Sorry for not replying sooner I just got back from a trip.

I haven't though it through extremely closely but I believe
the stores into that variable in check_nmi_watchdog could
legitimately be optimized away by the compiler if it doesn't
have a hint. As the variable is auto and is never used
after the store without volatile it seems a reasonable
assumption that no one else will see the value.
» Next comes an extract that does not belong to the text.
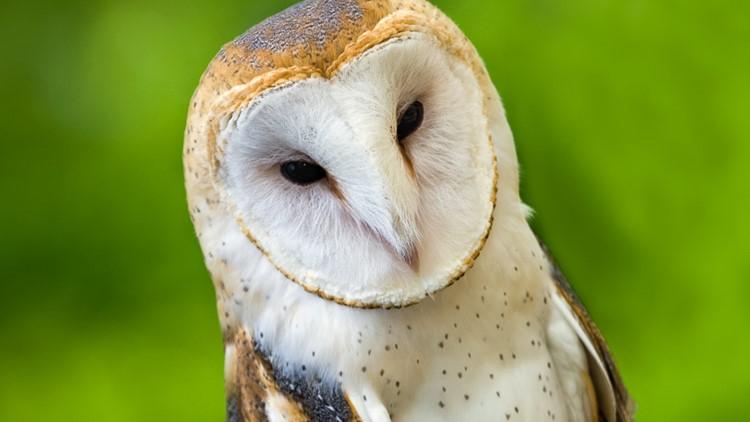 Owl Photo Andre Szekely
If the variable was static the volatile would clearly be unnecessary
as we have taken the address earlier so at some point the compiler
would be obligated to but with the variable being auto the rules are a
little murky.

Eric

2005-10-14 18:53:12

by Andy Isaacson

[permalink] [raw]
Subject: Re: i386 nmi_watchdog: Merge check_nmi_watchdog fixes from x86_64

On Thu, Oct 13, 2005 at 10:13:12PM -0600, Eric W. Biederman wrote:
> Andrew Morton <[email protected]> writes:
> > [email protected] (Eric W. Biederman) wrote:
> >> static int __init check_nmi_watchdog(void)
> >> {
> >> + volatile int endflag = 0;
> >
> > I don't think this needs to be declared volatile?
>
> I haven't though it through extremely closely but I believe
> the stores into that variable in check_nmi_watchdog could
> legitimately be optimized away by the compiler if it doesn't
> have a hint. As the variable is auto and is never used
> after the store without volatile it seems a reasonable
> assumption that no one else will see the value.
>
> If the variable was static the volatile would clearly be unnecessary
> as we have taken the address earlier so at some point the compiler
> would be obligated to but with the variable being auto the rules are a
> little murky.

I don't think it's murky at all; since you took the address and passed
it to another function, the compiler has to assume that you saved the
pointer away and will be referring to it later. (Unless the compiler
can prove that you *won't* be referring to it later, such as if there
are no more function calls between the store and the variable going out
of scope, or if the compiler does whole-program optimization and can see
the entire data flow of that pointer and prove that it's not
dereferenced.)

Proving this using the standard is a bit of a challenge...

6.2.4:
4 An object whose identifier is declared with no linkage and without the
storage-class specifier static has automatic storage duration.
5 For such an object that does not have a variable length array type,
its lifetime extends from entry into the block with which it is
associated until execution of that block ends in any way. (Entering an
enclosed block or calling a function suspends, but does not end,
execution of the current block.)

6.5.3.2:
3 The unary & operator returns the address of its operand. If the
operand has type ``type'', the result has type ``pointer to type''.
4 The unary * operator denotes indirection. If the operand ... points to
an object, the result is an lvalue designating the object. If the
operand has type ``pointer to type'', the result has type ``type''.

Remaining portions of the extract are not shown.